Prolonged periods of uncharacteristically high outdoor temperatures (often referred to as “heat waves”) are correlated with increases in localized mortality rates. Hospitals have a responsibility to protect patient populations from harmful weather conditions, especially chronically ill patients that are vulnerable during prolonged exposure to high temperatures. Air conditioning systems and designated “cool zones” are some of the previously proposed solutions to heat wave complications within healthcare environments; however, widespread use of air conditioning is unlikely to help with any carbon emission reduction goals. It is therefore important to be able to predict future internal temperatures of different spaces within healthcare environments so that optimal treatment can be effectively provided. This can be accomplished with distributed lag models (DLMs).
To use Distributed lag models (DLMs) to predict the future internal temperatures of different spaces within different hospital spaces.
Internal temperatures and hourly weather data were recorded from 11 spaces within two different UK National Health Service (NHS) hospitals. DLMs were created using data gathered during the summer of 2011 and were subsequently validated against data from the summer of 2012. These DLMs were then used to predict the performance of wards in different building types (Nightingale Wards, Modular Wards, ‘Matchbox on a Muffin’ type Wards, and Masonry Wards) during extremely hot conditions modeled after a 2006 European heat wave.

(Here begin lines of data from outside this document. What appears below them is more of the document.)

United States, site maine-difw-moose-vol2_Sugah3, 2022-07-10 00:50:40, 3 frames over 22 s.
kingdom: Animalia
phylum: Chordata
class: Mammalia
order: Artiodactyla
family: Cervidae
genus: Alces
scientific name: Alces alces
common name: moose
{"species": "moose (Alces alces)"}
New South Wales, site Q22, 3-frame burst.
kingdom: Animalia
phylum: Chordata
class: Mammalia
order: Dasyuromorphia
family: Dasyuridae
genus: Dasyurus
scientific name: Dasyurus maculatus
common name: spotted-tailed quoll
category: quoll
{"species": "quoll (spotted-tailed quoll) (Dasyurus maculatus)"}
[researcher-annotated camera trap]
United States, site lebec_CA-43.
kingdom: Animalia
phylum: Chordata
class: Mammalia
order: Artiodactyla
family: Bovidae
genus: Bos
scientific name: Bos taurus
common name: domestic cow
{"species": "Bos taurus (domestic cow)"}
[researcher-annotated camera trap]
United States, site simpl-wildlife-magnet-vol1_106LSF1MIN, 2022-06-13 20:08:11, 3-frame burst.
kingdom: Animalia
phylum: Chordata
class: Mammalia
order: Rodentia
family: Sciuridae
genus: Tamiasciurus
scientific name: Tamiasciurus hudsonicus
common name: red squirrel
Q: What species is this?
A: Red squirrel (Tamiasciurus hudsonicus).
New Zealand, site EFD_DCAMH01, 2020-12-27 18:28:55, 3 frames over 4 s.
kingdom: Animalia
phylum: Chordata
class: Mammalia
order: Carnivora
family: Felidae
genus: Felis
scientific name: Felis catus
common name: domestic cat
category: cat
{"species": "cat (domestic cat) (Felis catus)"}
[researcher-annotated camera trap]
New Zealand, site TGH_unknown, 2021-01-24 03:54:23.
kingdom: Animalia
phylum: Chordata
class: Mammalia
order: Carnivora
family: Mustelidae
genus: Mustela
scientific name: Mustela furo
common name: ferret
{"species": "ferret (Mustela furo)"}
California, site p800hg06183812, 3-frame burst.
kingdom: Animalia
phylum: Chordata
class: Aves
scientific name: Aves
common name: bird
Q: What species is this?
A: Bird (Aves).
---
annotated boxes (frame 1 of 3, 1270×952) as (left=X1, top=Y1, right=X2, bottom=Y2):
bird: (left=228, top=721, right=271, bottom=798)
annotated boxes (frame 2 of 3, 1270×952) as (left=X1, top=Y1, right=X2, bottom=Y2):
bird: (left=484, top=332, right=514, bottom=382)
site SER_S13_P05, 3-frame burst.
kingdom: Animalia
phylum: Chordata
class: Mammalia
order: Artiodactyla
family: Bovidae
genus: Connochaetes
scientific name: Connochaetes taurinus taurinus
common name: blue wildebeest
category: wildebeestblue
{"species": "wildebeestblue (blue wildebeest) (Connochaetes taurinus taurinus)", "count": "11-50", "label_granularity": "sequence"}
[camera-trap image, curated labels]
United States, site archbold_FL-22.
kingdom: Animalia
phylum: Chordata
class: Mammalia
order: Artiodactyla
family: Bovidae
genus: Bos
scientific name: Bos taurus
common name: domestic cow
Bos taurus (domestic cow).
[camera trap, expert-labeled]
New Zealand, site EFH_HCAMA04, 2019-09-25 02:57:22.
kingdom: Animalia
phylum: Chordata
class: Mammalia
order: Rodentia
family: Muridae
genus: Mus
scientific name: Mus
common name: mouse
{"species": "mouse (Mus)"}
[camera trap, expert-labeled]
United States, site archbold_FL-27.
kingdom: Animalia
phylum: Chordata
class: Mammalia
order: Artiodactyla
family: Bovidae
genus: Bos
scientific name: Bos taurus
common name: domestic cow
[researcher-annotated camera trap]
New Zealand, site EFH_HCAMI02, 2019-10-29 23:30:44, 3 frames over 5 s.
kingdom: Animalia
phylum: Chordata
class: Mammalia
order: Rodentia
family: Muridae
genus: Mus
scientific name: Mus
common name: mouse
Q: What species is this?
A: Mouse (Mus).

Both the Nightingale Wards and Masonry Wards proved resilient in hot weather performance, while modular buildings were projected to overheat to dangerous extents. Overall building orientation, internal and external materials, and patterns of occupancy largely influenced these results. DLMs proved to be an effective way to predict internal temperatures and the ability of certain spaces to remain cool during heat waves.
The authors note that DLMs are only capable of making predictions based off past internal temperatures and changes to exogenous drivers. This study focused on building designs that may be unique to a certain region and uncommon in other parts of the world. Data used to help formulate the DLMs were sourced from a span of one year.